TASK REQUIREMENTS:
From the forum thread on two-step verification below, extract the passage starting with "Yahoo turned in" and going on through "lost a customer.", reproducing it word for word.

QUOTED TEXT:
# Two Step Verification



## classic33 (8 Sep 2015)

Is this going to be a requirement or can we carry on as we are now!


----------



## shouldbeinbed (8 Sep 2015)

Shaun's thread says you can enable it, I took that to mean we have the option.

Hope so.


----------



## classic33 (8 Sep 2015)

shouldbeinbed said:


> Shaun's thread says you can enable it, I took that to mean we have the option.
> 
> Hope so.


If its an option, will it remain one?


----------



## shouldbeinbed (8 Sep 2015)

classic33 said:


> If its an option, will it remain one?


Dunno, hope so. I'm a simple soul and have enough passwords and gubbins to remember as is.


----------



## PeteXXX (8 Sep 2015)

One step, two steps and tickley under there.....


----------



## jefmcg (8 Sep 2015)

https://www.cyclechat.net/threads/account-security-two-step-verification.187207/

Why would a user want to turn this on? I can't see an outcome from my account here being compromised that is so bad it would be worth hassle of 2 factor verification. 

And as I protect my password to here along with a lot more valuable information, I'd be focused on other accounts if I had a security breach. 

Yahoo turned in 2 factor verification without user agreement a few years ago. You can no longer access yahoo accounts from new devices without answering your security question. As I knew I would never forget
my password, I answered security question with random characters so there wouldn't be a back-door into my account. So now I can't access my account even though I still have the password. Ironically, if I only had my security answer - much easy for someone else to guess - I could access my account. They have a _forgotten password _button, but no _forgotten security question _button. So they've lost a customer.

DATA LISTING:
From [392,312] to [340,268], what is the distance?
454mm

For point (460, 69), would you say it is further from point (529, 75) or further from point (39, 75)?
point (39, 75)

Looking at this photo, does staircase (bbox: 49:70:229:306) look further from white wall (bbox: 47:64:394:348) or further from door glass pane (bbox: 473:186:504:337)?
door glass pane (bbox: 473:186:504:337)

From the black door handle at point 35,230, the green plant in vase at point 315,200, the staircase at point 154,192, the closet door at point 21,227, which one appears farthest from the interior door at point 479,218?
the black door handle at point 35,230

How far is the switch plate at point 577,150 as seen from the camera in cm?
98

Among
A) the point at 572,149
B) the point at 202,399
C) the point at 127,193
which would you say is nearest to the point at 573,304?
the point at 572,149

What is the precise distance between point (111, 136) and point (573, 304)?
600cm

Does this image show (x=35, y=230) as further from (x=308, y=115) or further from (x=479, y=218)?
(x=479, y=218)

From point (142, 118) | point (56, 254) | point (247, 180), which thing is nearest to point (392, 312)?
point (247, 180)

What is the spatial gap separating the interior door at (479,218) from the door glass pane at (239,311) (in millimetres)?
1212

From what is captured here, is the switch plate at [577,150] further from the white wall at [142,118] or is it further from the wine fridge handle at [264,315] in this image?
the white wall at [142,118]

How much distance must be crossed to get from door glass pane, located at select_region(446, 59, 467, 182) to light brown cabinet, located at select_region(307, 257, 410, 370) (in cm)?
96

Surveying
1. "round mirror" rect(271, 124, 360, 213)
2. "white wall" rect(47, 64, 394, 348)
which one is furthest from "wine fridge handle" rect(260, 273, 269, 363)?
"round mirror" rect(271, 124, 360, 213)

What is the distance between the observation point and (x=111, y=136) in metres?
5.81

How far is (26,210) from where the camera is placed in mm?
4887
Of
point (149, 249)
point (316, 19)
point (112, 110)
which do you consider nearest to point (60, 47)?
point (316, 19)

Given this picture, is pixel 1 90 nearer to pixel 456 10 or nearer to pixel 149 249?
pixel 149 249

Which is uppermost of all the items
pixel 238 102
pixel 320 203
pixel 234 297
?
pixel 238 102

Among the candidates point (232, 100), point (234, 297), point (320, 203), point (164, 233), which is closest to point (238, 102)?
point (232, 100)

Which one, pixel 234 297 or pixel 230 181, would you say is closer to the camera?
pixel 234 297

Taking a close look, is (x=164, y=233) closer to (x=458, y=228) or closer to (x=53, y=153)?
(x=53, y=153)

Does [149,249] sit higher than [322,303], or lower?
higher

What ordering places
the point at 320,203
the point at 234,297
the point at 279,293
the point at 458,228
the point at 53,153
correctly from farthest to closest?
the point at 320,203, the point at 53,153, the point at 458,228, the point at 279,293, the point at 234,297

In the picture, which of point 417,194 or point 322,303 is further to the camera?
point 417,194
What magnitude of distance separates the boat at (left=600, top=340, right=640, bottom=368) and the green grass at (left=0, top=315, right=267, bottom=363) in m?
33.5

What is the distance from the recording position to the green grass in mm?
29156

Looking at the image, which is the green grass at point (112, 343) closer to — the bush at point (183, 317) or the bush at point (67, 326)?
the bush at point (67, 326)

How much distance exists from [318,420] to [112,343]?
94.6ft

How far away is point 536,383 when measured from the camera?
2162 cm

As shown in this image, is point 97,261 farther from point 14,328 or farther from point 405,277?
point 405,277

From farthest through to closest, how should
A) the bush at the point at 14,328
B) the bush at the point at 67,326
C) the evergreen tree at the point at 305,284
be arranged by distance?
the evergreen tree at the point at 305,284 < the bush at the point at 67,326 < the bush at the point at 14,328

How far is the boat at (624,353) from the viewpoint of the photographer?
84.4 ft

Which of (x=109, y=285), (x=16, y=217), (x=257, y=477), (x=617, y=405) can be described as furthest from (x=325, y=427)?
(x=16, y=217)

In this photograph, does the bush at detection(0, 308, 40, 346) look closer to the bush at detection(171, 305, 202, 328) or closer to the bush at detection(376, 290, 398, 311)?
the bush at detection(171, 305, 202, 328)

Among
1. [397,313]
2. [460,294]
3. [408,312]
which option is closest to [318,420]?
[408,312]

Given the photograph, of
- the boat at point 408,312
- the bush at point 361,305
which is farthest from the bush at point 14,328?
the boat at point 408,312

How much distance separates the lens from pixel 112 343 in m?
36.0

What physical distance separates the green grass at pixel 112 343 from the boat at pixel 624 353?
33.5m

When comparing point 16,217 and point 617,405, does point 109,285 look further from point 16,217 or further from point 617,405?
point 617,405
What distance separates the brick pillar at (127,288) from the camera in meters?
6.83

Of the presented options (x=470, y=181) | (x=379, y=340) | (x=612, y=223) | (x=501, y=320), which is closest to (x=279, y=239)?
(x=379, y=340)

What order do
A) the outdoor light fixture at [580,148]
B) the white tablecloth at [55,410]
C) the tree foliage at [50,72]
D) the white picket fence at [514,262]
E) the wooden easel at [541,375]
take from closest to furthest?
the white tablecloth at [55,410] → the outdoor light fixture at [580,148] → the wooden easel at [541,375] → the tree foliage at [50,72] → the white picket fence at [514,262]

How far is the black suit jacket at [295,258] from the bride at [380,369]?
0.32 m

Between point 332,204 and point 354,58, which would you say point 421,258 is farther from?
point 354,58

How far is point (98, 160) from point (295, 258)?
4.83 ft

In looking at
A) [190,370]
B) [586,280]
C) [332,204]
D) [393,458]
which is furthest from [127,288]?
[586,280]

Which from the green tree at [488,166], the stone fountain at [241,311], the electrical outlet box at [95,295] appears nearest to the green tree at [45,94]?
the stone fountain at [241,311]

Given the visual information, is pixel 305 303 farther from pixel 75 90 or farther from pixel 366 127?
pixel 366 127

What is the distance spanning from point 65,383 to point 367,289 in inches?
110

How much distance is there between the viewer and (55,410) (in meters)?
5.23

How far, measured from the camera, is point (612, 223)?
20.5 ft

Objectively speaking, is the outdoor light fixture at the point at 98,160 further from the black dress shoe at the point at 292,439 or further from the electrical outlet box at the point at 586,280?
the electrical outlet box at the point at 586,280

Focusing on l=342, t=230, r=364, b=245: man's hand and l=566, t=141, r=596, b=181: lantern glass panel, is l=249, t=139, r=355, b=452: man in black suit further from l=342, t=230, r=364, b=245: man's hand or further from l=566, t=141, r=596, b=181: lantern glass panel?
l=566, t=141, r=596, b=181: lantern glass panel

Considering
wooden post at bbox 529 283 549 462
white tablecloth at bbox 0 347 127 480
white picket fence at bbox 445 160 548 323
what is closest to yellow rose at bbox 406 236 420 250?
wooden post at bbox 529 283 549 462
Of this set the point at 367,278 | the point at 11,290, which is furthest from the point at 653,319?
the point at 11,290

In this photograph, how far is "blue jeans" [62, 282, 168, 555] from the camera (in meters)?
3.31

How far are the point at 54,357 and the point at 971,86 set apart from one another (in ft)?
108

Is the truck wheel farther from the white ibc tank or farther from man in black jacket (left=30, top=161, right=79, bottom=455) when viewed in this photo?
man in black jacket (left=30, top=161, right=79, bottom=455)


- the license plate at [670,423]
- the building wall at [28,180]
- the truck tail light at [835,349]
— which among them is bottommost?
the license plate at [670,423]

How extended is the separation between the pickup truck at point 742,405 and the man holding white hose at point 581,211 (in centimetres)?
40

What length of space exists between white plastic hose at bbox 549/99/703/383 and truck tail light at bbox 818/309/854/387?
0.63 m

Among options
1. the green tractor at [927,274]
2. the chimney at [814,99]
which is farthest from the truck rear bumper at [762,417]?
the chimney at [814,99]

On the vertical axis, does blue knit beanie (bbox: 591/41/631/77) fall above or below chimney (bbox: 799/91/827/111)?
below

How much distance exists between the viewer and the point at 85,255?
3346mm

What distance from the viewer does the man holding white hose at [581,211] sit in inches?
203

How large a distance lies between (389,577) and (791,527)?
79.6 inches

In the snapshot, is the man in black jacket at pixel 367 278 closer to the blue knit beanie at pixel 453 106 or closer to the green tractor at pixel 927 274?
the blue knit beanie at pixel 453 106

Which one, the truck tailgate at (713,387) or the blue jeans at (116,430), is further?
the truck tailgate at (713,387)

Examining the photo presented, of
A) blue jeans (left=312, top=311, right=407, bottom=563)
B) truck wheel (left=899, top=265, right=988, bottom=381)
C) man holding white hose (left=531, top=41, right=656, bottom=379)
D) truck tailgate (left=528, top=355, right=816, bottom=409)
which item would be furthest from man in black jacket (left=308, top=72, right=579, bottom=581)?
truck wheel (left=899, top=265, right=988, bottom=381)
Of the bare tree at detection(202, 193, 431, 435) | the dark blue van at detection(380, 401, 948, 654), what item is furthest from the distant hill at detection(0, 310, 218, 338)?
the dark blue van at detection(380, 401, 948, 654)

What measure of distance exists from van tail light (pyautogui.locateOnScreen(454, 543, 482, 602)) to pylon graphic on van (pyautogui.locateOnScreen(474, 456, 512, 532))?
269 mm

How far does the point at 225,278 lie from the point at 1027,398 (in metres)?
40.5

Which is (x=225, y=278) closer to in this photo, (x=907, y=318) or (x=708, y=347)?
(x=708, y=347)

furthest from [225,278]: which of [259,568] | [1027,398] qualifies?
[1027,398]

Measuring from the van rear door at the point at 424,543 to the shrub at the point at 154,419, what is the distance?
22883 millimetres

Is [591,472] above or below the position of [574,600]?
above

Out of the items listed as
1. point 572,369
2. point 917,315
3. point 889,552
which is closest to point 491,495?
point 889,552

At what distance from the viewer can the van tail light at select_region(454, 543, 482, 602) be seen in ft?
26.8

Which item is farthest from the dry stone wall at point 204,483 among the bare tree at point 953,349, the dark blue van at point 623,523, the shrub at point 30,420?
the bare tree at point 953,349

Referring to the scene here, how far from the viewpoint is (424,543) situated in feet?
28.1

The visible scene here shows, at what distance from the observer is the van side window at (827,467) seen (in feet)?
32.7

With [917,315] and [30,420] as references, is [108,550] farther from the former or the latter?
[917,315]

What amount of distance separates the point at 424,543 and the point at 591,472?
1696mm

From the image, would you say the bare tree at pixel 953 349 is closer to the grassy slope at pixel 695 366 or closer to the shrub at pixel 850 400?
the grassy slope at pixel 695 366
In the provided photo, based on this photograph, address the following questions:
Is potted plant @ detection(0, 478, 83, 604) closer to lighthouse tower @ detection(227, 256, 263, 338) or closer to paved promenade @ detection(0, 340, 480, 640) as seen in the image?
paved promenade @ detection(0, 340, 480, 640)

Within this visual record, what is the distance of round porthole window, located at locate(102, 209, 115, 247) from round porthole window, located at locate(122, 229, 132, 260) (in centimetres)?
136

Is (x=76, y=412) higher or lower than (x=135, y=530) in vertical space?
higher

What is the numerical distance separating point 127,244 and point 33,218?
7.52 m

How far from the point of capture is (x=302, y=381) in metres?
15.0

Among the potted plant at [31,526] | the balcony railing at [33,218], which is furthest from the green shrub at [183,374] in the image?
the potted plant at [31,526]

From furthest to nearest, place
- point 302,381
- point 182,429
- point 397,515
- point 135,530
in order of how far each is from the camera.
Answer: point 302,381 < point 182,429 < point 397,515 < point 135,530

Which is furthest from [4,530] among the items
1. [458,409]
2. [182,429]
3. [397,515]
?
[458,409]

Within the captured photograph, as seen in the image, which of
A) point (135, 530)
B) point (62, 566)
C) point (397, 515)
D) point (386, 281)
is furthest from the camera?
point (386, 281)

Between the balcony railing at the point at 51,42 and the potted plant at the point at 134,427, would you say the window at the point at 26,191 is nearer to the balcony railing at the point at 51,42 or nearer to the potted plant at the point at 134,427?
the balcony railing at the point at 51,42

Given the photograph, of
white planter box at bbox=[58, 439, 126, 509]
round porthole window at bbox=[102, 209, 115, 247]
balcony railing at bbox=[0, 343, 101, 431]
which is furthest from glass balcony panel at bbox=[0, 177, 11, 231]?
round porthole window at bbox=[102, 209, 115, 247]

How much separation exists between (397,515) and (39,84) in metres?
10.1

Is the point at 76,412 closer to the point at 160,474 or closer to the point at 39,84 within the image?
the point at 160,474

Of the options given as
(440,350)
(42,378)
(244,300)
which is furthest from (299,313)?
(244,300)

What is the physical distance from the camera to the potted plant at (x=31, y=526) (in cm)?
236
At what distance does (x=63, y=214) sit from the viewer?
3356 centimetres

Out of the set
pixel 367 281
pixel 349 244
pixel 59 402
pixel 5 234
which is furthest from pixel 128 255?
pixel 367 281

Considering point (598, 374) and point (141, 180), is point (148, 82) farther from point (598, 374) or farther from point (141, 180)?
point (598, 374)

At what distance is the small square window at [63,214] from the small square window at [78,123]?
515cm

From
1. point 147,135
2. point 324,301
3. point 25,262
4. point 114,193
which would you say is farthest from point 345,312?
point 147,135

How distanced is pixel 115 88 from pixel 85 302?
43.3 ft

REPLY TO THE EXERCISE:
Yahoo turned in 2 factor verification without user agreement a few years ago. You can no longer access yahoo accounts from new devices without answering your security question. As I knew I would never forget
my password, I answered security question with random characters so there wouldn't be a back-door into my account. So now I can't access my account even though I still have the password. Ironically, if I only had my security answer - much easy for someone else to guess - I could access my account. They have a _forgotten password _button, but no _forgotten security question _button. So they've lost a customer.